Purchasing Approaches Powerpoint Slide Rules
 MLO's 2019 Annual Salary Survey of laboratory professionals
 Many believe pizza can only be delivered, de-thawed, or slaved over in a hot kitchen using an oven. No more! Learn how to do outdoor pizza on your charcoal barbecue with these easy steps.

• • • • • • •

* EXERCISE
Each line shown above needs to be transcribed exactly.

* RESULT BELOW
Purchasing Approaches Powerpoint Slide Rules
 MLO's 2019 Annual Salary Survey of laboratory professionals
 Many believe pizza can only be delivered, de-thawed, or slaved over in a hot kitchen using an oven. No more! Learn how to do outdoor pizza on your charcoal barbecue with these easy steps.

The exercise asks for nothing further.